Objective To assess psychometric properties of the Hidradenitis Suppurativa Investigator Global Assessment (HS-IGA) score using a clinical trial data set.
Design, Setting, and Participants This retrospective analysis of a phase 2 randomized double-blind, placebo-controlled, active-reference arm trial (UCB HS0001) included adults with moderate-to-severe HS.
Exposures Trial participants were randomized at baseline to receive bimekizumab, adalimumab, or placebo.

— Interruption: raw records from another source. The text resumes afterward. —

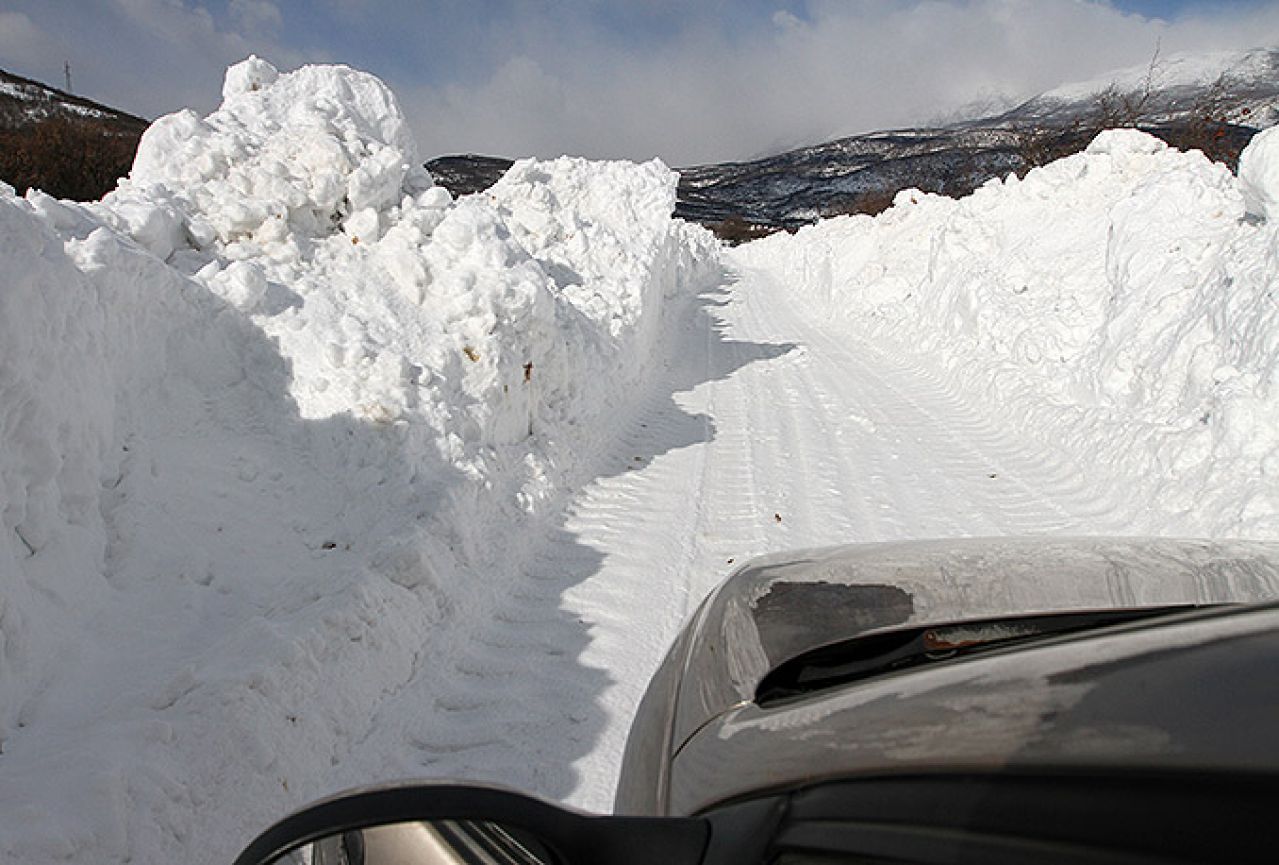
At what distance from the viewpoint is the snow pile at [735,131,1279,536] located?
224 inches

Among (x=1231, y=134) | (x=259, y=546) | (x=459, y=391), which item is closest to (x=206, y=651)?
(x=259, y=546)

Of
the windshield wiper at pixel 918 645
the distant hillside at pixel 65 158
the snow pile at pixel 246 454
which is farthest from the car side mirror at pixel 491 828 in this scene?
the distant hillside at pixel 65 158

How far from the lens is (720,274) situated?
32.3 metres

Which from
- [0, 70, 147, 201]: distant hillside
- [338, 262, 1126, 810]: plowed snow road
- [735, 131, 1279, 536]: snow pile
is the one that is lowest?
[338, 262, 1126, 810]: plowed snow road

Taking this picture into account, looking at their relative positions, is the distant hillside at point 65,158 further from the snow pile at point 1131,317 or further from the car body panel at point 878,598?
the car body panel at point 878,598

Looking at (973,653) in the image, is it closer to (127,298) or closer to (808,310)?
(127,298)

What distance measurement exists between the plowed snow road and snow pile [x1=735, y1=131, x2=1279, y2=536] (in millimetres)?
539

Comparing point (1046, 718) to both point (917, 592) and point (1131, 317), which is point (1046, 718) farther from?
point (1131, 317)

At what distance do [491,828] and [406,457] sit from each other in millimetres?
4122

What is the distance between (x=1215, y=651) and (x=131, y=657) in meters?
3.83

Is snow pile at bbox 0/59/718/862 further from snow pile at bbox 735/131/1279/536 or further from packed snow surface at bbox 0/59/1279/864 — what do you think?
snow pile at bbox 735/131/1279/536

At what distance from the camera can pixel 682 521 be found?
5.97 meters

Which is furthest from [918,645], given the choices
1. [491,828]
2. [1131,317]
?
[1131,317]

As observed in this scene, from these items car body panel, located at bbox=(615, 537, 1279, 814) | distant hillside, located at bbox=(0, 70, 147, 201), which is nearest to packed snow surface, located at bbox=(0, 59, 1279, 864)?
car body panel, located at bbox=(615, 537, 1279, 814)
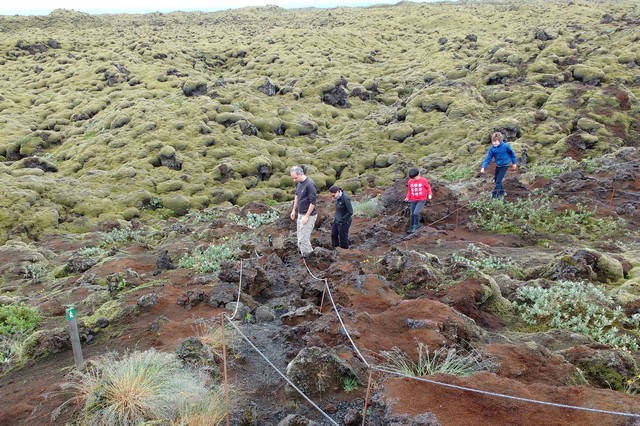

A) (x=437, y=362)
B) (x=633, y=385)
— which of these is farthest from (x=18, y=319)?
(x=633, y=385)

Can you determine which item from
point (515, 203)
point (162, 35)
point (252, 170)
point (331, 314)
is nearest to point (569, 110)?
point (515, 203)

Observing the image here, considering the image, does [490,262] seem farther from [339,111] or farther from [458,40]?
[458,40]

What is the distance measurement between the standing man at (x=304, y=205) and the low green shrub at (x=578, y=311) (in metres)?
4.51

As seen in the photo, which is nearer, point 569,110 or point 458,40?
point 569,110

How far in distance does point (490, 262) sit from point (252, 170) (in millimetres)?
15575

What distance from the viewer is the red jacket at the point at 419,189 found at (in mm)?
12492

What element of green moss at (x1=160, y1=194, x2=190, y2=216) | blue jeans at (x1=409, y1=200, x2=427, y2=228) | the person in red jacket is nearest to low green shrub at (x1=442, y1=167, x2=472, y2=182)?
blue jeans at (x1=409, y1=200, x2=427, y2=228)

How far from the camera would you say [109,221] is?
1833 cm

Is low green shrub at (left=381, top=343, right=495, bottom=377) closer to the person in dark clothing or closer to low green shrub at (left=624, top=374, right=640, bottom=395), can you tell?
low green shrub at (left=624, top=374, right=640, bottom=395)

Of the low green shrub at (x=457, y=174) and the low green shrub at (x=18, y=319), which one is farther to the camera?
the low green shrub at (x=457, y=174)

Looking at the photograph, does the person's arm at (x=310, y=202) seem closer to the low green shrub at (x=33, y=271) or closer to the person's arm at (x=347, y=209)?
the person's arm at (x=347, y=209)

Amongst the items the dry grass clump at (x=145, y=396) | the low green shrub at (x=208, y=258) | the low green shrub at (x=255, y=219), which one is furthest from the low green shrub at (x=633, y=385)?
the low green shrub at (x=255, y=219)

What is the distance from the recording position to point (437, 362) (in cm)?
578

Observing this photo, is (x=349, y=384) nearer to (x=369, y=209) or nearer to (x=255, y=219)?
(x=369, y=209)
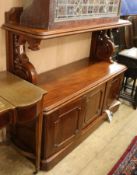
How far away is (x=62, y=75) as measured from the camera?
6.86ft

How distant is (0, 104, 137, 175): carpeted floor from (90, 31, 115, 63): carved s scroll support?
2.69 ft

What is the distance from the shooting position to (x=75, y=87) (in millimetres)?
1877

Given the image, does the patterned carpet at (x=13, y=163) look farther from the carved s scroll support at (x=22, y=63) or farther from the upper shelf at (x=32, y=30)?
the upper shelf at (x=32, y=30)

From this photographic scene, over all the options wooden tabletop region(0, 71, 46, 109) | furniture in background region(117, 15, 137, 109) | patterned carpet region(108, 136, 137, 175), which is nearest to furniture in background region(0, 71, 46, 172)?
wooden tabletop region(0, 71, 46, 109)

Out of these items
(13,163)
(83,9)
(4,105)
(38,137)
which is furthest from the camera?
(13,163)

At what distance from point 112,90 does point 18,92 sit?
140cm

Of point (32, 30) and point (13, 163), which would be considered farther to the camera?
point (13, 163)

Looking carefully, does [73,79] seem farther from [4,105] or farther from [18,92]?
[4,105]

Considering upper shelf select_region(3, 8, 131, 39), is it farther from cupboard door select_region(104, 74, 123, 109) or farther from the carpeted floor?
the carpeted floor

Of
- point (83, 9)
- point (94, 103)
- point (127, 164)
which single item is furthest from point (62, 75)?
point (127, 164)

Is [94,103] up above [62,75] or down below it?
below

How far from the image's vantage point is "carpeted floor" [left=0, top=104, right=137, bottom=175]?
1.83m

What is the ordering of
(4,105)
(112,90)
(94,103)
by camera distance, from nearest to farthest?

Main Outcomes and Measures The HS-IGA score at prespecified time points up to 12 weeks after randomization.Results The HS-IGA score showed strong convergent validity with IHS4 and HS-PhGA scores at baseline (Spearman correlation, 0.86 [P < .001] and 0.74 [P < .001], respectively) and at week 12 (Spearman correlation, 0.73 [P < .001] and 0.64 [P < .001], respectively). The HS-IGA scores assessed during predosing visits at screening and baseline showed good test-retest reliability (intraclass correlation coefficient [ICC] = 0.92). At week 12, HS-IGA responders were significantly associated with HiSCR-(50/75/90) responders (χ2 = 18.45; P < .001; χ2 = 18.11; P < .001; and χ2 = 20.83; P < .001, respectively). The HS-IGA score was predictive of HiSCR-50/75/90 and HS-PhGA response at week 12 (AUC, 0.69, 0.73, 0.85, and 0.71, respectively). However, the HS-IGA as a measure of disease activity showed low predictive validity with patient-reported outcomes at week 12.
Conclusions and Relevance The HS-IGA score demonstrated good psychometric properties compared with existing measures and may be considered for use as an end point in clinical trials for HS.